> **WHAT YOU NEED TO DO**
• 1. In the article on anti-smoking ads below, rewrite the paragraph beginning "The researchers analyzed 785 responses" as a bulleted list that keeps its main facts.
• 2. Reproduce the passage of the article on anti-smoking ads below between "Survey Indicates Televised" and "potentially deadly habit.", inclusive.

> **SUPPLIED PASSAGE**
Survey Indicates Televised Anti-Smoking Ads Have an Impact on Those Trying to Quit

Although it is often difficult to measure the actual effect of TV ads on consumers, a recent survey suggests that anti-smoking commercials played a significant role in helping successful former smokers quit the potentially deadly habit.

The findings, published in the American Journal of Preventive Medicine, show that a group of former smokers from Massachusetts said television advertisements helped them significantly in making it past the first 6 months of their struggle.

Of those surveyed, 91% of the former smokers in 2001 and 2002 said they had seen the ads on television. 30.5% said that the ads were helpful, while only 20.8% said that nicotine replacement therapy helped them get over their nicotine addiction.

According to the Los Angeles Times, those surveyed indicated that the most helpful ads were the ones that depicted the severe health hazards of smoking, or ones that celebrated the emotional and personal gains one receives from quitting smoking, like admiration and love from spouses and family members.

The research team, led by Lois Biener, Ph.D. of the Center for Survey Research at the University of Massachusetts surveyed 787 former smokers picked from a random digit-dial survey of 6,739 Massachusetts residents.

Survey participants were asked to rate the helpfulness of a variety of smoking-cessation aids, including nicotine-replacement therapy, telephone quit lines, Internet smoking-cessation programs, and televised anti-tobacco advertising.

The researchers analyzed 785 responses from former smokers. Of those, 57% were women, 66% were under the age of 45, and more than a third had smoked a pack per day. 86% were non-Hispanic whites, and 60% had more than 12 years of education.

> **GIVEN DATA**
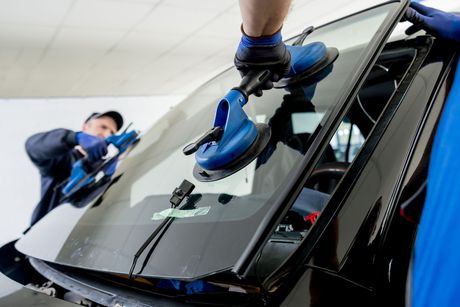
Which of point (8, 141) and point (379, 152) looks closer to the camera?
point (379, 152)

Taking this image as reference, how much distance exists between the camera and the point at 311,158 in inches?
26.2

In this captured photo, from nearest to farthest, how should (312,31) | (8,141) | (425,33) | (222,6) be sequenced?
(425,33) < (312,31) < (222,6) < (8,141)

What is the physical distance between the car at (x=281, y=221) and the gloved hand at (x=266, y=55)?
12 cm

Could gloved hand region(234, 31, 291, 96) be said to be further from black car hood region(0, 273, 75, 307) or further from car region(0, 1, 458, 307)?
black car hood region(0, 273, 75, 307)

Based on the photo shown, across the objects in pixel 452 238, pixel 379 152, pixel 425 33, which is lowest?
pixel 452 238

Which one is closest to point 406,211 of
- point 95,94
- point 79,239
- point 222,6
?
point 79,239

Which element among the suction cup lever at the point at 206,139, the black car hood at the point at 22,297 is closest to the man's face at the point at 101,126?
the black car hood at the point at 22,297

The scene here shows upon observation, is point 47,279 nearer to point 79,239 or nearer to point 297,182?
A: point 79,239

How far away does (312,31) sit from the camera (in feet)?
4.17

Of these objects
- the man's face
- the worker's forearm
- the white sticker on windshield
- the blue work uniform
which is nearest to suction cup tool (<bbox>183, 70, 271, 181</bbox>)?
the worker's forearm

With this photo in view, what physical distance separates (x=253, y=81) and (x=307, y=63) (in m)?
0.20

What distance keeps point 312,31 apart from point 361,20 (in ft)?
0.60

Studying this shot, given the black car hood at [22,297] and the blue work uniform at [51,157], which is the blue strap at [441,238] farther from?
the blue work uniform at [51,157]

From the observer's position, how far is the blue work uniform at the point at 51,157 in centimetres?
284
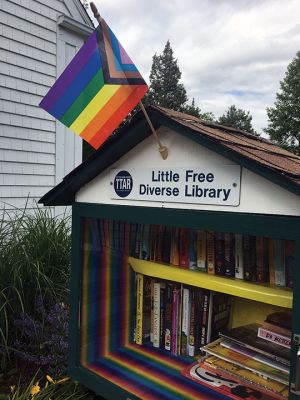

> **TASK-BY-TASK ANSWERS**
• 1.
- Responses analyzed: 785 from former smokers
- Women: 57%
- Under age 45: 66%
- Smoked a pack per day: more than a third
- Non-Hispanic white: 86%
- More than 12 years of education: 60%

• 2.
Survey Indicates Televised Anti-Smoking Ads Have an Impact on Those Trying to Quit

Although it is often difficult to measure the actual effect of TV ads on consumers, a recent survey suggests that anti-smoking commercials played a significant role in helping successful former smokers quit the potentially deadly habit.